___ EXTRAIT DU DOCUMENT ___
Fin 2021, il est apparu que ce type de formations était la tête de Pareto en terme de financement. D’où enquête. Et plan d’action. Et déréférencements.
Maintenant, il faut montrer patte blanche pour rentrer sur la plateforme, avec notamment :
- Une session d’information obligatoire : il ne sera pas possible de dire qu’on ne savait pas, qu’on n’a pas fait exprès.
- L’envoi préalable du catalogue des formations proposées. Ainsi, soit tu as un partenariat avec un certificateur que tu peux justifier, soit tu prévois de te positionner sur la création d’entreprise, et il va falloir le justifier.
C’est fini l’open bar !

Idée pour une nouvelle activité juteuse : Construire une certification « bullet proof » et la déposer pour ensuite vendre l’affiliation des nouveaux OF à prix d’or au moment de leur inscription sur EDOF
NB : ça va être un sacré investissement de temps, mais le ROI peut être très bon…
3b / S’associer pour proposer une formation certifiante – exemple des formations en langues
Cout de l’opération : à partir de 60€ HT par dossier pour les langues, de 250€ HT à 1500€ HT dans les autres secteurs / ROI : Immédiat – les couts de certification sont inclus dans le cout global de la formation / Travail personnel : moins de 10 min par stagiaire / Délai d’attente pour l’instruction du dossier : à partir de 15 jours
Parce que s’associer pour proposer une certification certifiante va devenir la méthode la plus simple pour se faire enregistrer sur EDOF.
Sur ce sujet, les formateurs en langue sont en première ligne.
- Ces formations, notamment en anglais, sont maintenant la tête de Pareto de l’utilisation du CPF, que ce soit en CA ou en nombre de dossiers (et on ne peut pas vraiment dire que le niveau d’anglais global s’améliore… d’où peut-être l’arrêt des financements pour les niveaux A1…)
___ DONNÉES ENREGISTRÉES ___
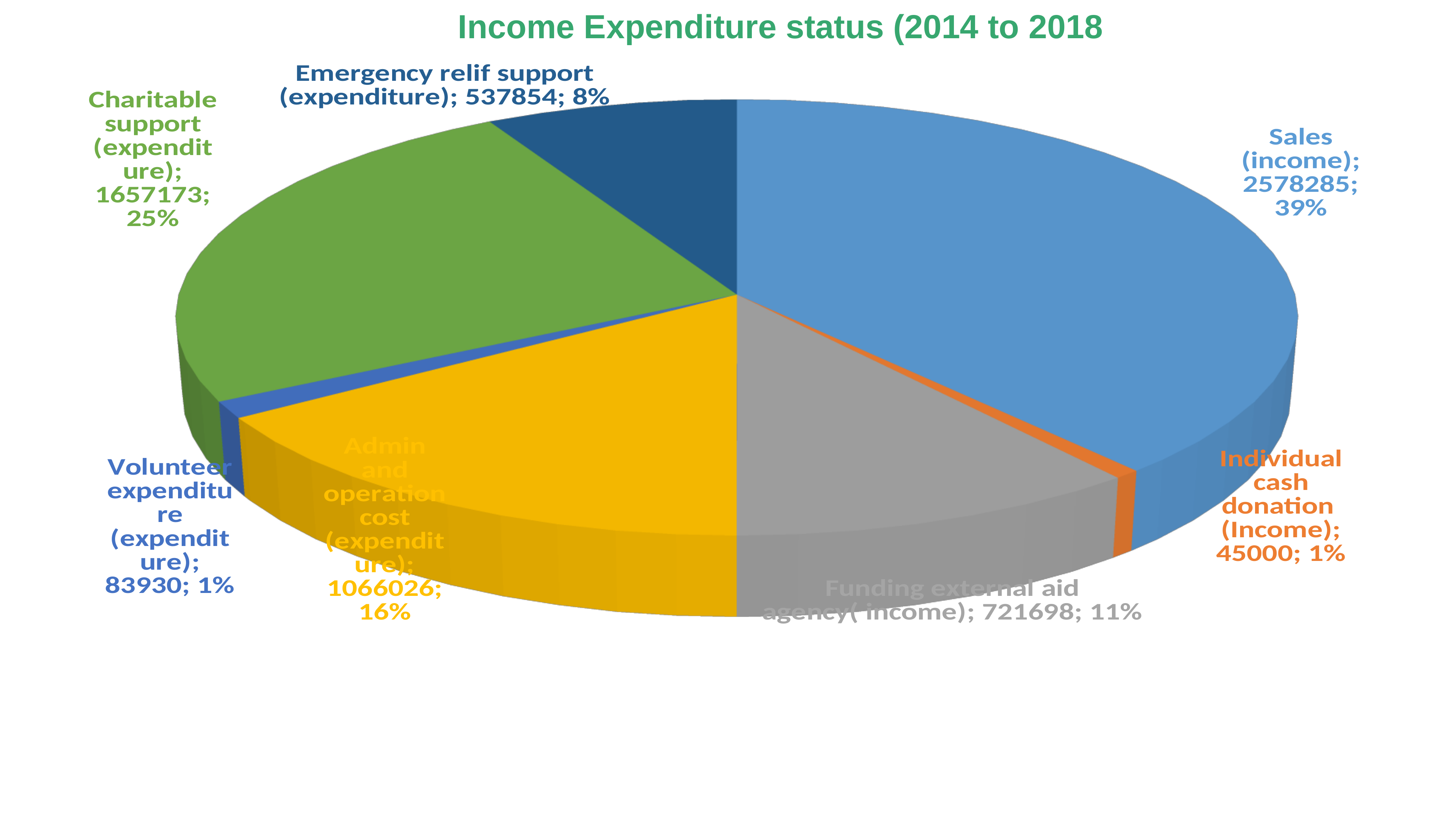
What is the difference between the values for Sales (income) and Charitable support (expenditure)? 921112 How many slices does the pie chart have? 7 Which category has the largest slice of the pie? Sales (income) What share of the pie does Individual cash donation (Income) represent? 1% What is the value for Sales (income)? 2578285 What share of the pie does Emergency relif support (expenditure) represent? 8% Which is larger, the value for Admin and operation cost (expenditure) or the value for Funding external aid agency( income)? Admin and operation cost (expenditure) What is the title of the chart? Income Expenditure status (2014 to 2018 What is the value for Charitable support (expenditure)? 1657173 What kind of chart is shown on the slide? Pie chart What is the value for Funding external aid agency( income)? 721698 What is the value for Admin and operation cost (expenditure)? 1066026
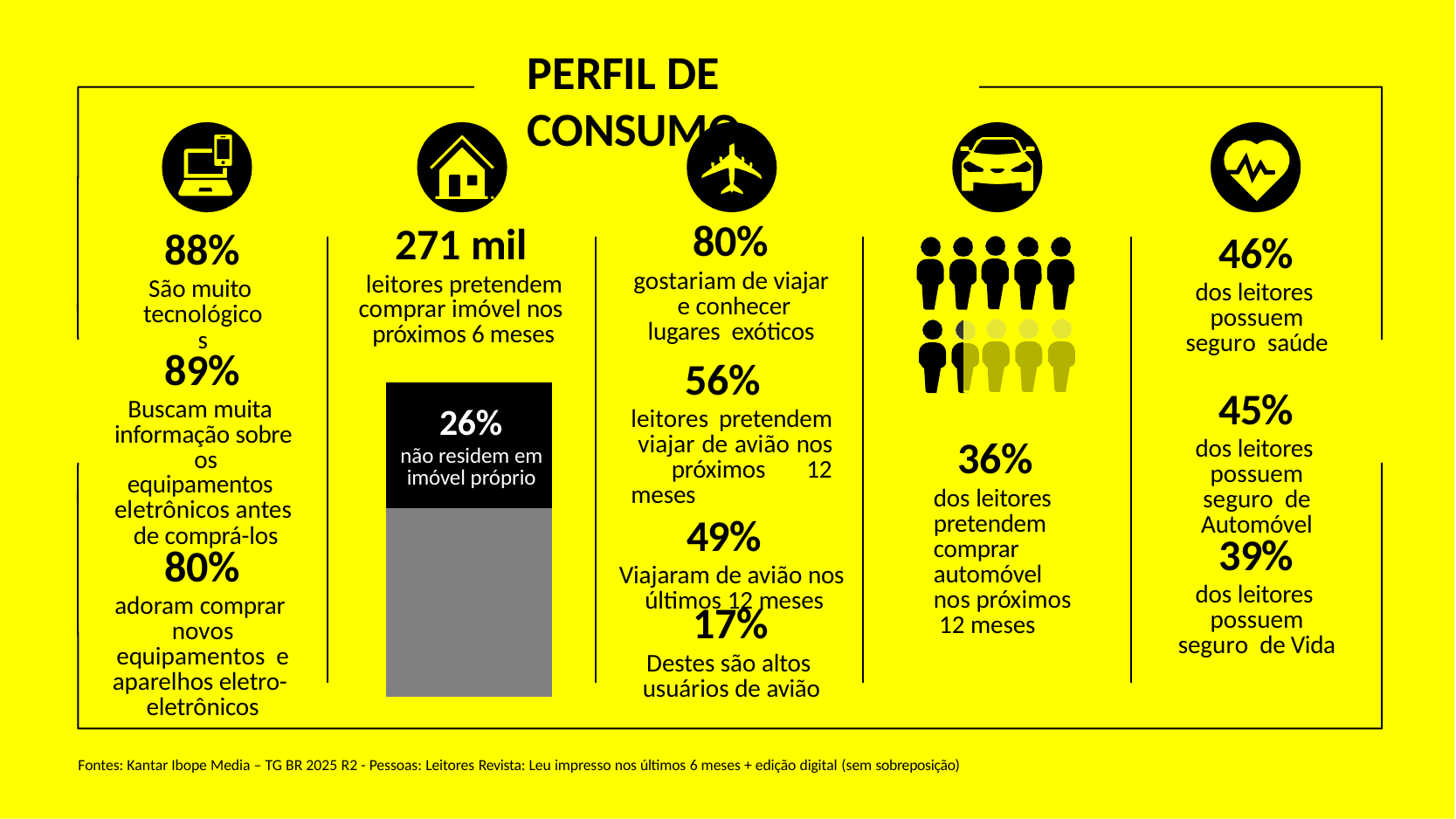
In the bar in the house column, is the black segment larger or smaller than the gray segment? smaller What value is printed on the black segment of the bar in the house (imóvel) column? 26% Is the value labelled on the black segment of the bar in the house column greater or less than 50%? less What does the 36% below the people pictogram represent? dos leitores pretendem comprar automóvel nos próximos 12 meses What percentage is printed below the people pictogram in the car column? 36% How many person icons are shown in the pictogram in the car column? 10 What does the 26% label on the bar in the house column represent? não residem em imóvel próprio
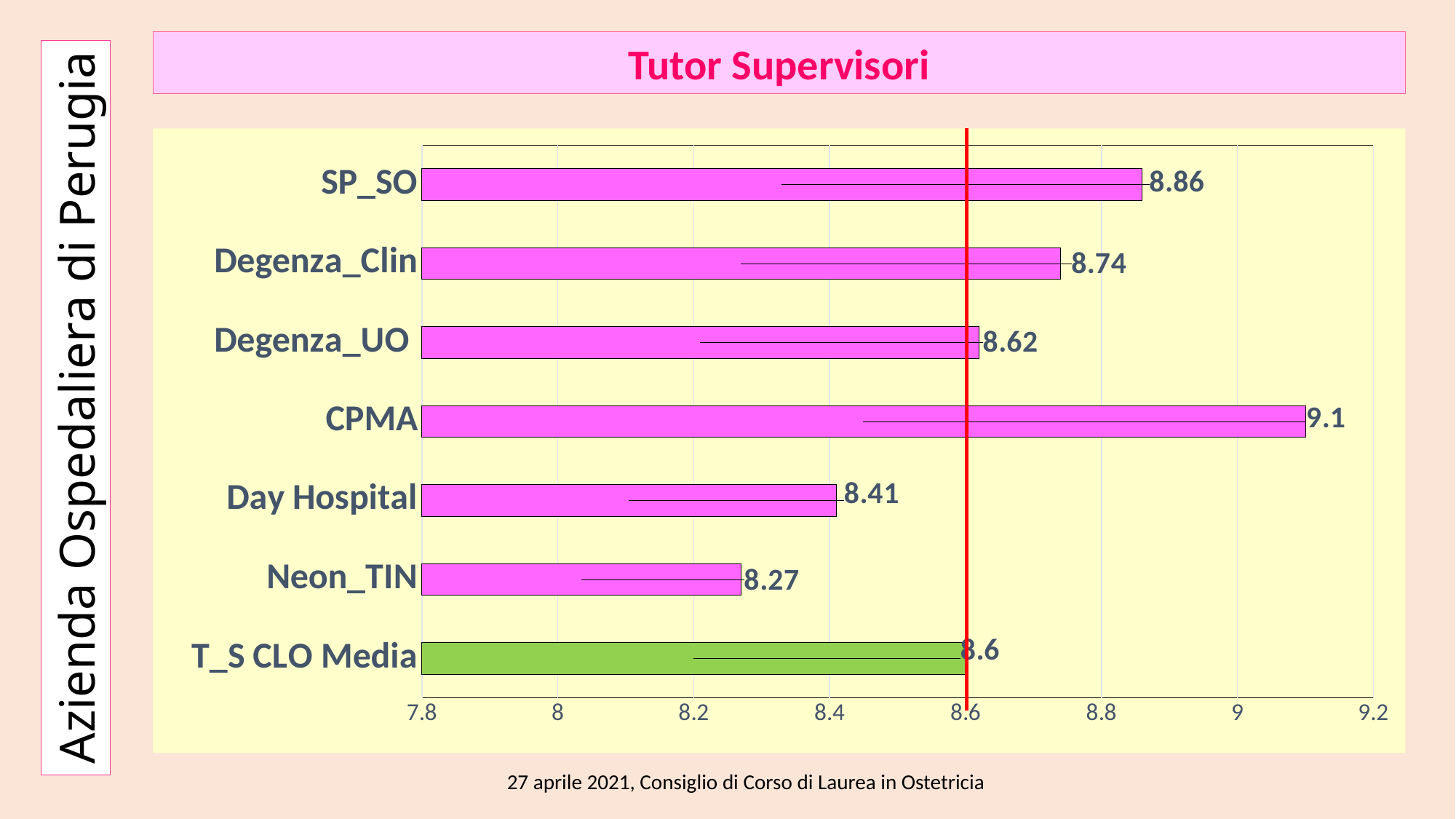
What is the value for SP_SO? 8.86 Is the value for Neon_TIN greater or less than 8.4? less Which category has the lowest value? Neon_TIN Which is larger, the value for Degenza_UO or the value for Day Hospital? Degenza_UO What is the value for Day Hospital? 8.41 What is the difference between the values for SP_SO and Degenza_Clin? 0.12 What is the value for T_S CLO Media? 8.6 What kind of chart is shown on the slide? bar chart How many categories are shown in the chart? 7 What is the difference between the values for CPMA and Neon_TIN? 0.83 Which category has the highest value? CPMA What is the title of the chart? Tutor Supervisori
___
* DESCRIPTION DE LA TÂCHE *
Dans l'extrait sur les formations certifiantes, à partir de quel coût par dossier l'opération revient-elle pour les langues ? Seul l'extrait doit servir de source pour répondre.

* RÉPONSE CI-DESSOUS *
À partir de 60 € HT par dossier.